ANFORDERUNGEN DER ÜBUNG =>
[1] Wann und wo findet laut dem Bericht zur Pressekonferenz der erste Workshop statt?
[2] Extrahieren Sie aus dem Bericht zur Pressekonferenz wörtlich alles von „Am Donnerstag dem“ bis hinunter zu „Frein vom Wirtschaftsministerium.“.

### ÜBUNGSTEXT ###

Am Donnerstag dem 12.12.2019 lud das ISSO-Institut zur Pressekonferenz ins Dreikönigenhaus ein. Thema war das eigens initiierte Projekt WINN-RLP zur Weiterentwicklung der Nachhaltigkeitsstrategie des Landes Rheinland-Pfalz. An der Initiative hatten 20 Wissenschaftler namhafter Universitäten mitgewirkt, was in dieser Form bisher einmalig in Deutschland ist. Nun wollte man die Ergebnisse der einjährigen Arbeit vorstellen. Zu den Anwesenden zählten neben Martin Görlitz und Beatrix Sieben (ISSO) Prof. Dr. Hans Diefenbacher (FEST Heidelberg), Dr. Nadine Kammerlander (WHU – Otto Beisheim School of Management), Prof. Dr. Henning Pätzold (Universität Koblenz) und Michael Frein vom Wirtschaftsministerium.


Eröffnet wurde die Pressekonferenz durch Martin Görlitz, Stifter und Gründer des ISSO, das sich als Transferinstitut für nachhaltigkeitsorientierte Fragestellungen in Rheinland-Pfalz versteht. Nicht zuletzt mit diesem Projekt belegt es seine Schnittstellenfunktion zwischen Hochschulen, Ministerien und Gesellschaft. “Wir möchten Prozesse der Wissensintegration und der Partizipation aktiv gestalten”, erklärte Martin Görlitz und betonte, es gehe dabei vor allem um konkrete, praktische Arbeit. “Lassen sich aus den gewonnenen Erkenntnissen Aktionen ableiten? Welche Leitlinien sollte die Politik setzen? Wir müssen rein ins Handeln. Daher ist es notwendig, dass noch mehr Akteure der Gesellschaft zusammenwirken.”

Aus diesem Grunde seien Workshops mit Stakeholdern in Planung. Beatrix Sieben ergänzte: “Der erste Workshop wird am 27.01. in Mainz stattfinden. Ein zweiter Termin wird offener ausgelegt sein, so dass auch Vereine und weitere Interessierte daran teilnehmen können. Diesen Termin werden wir noch bekanntgeben.”

### BEREITGESTELLTE DATEN ###

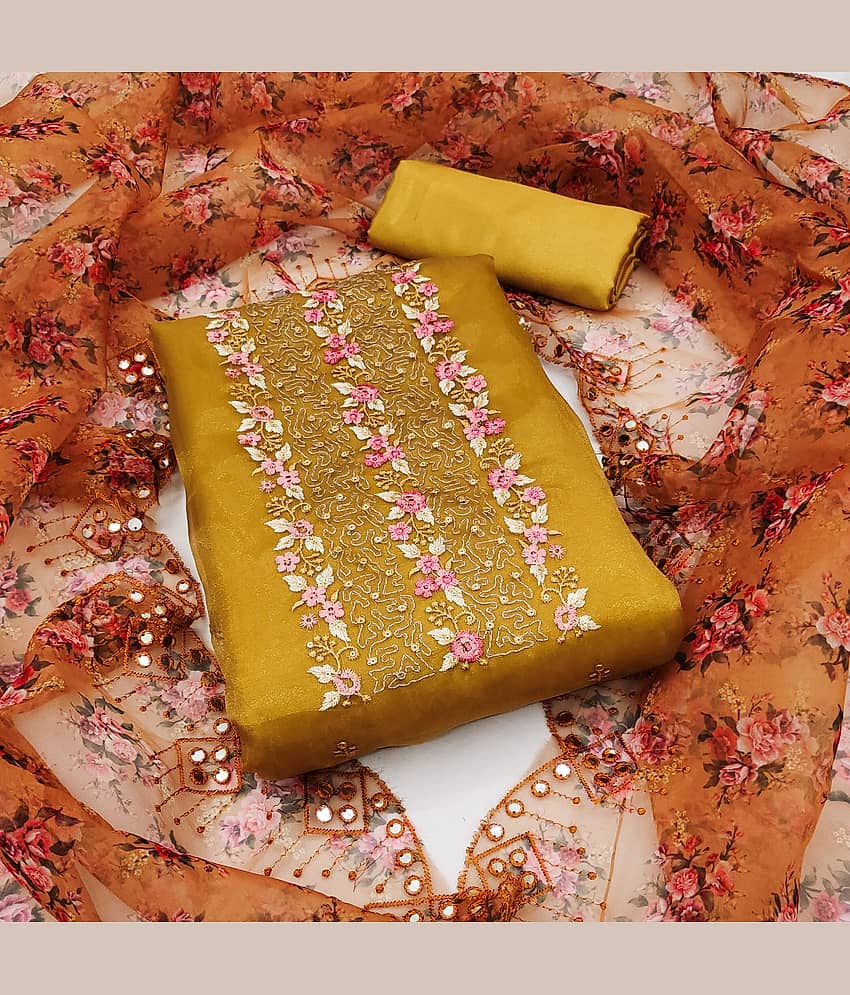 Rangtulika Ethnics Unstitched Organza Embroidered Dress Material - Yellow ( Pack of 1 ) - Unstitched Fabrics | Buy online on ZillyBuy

###

NUMMERIERTE ANTWORTEN =>
[1] Am 27.01. in Mainz.

[2]
Am Donnerstag dem 12.12.2019 lud das ISSO-Institut zur Pressekonferenz ins Dreikönigenhaus ein. Thema war das eigens initiierte Projekt WINN-RLP zur Weiterentwicklung der Nachhaltigkeitsstrategie des Landes Rheinland-Pfalz. An der Initiative hatten 20 Wissenschaftler namhafter Universitäten mitgewirkt, was in dieser Form bisher einmalig in Deutschland ist. Nun wollte man die Ergebnisse der einjährigen Arbeit vorstellen. Zu den Anwesenden zählten neben Martin Görlitz und Beatrix Sieben (ISSO) Prof. Dr. Hans Diefenbacher (FEST Heidelberg), Dr. Nadine Kammerlander (WHU – Otto Beisheim School of Management), Prof. Dr. Henning Pätzold (Universität Koblenz) und Michael Frein vom Wirtschaftsministerium.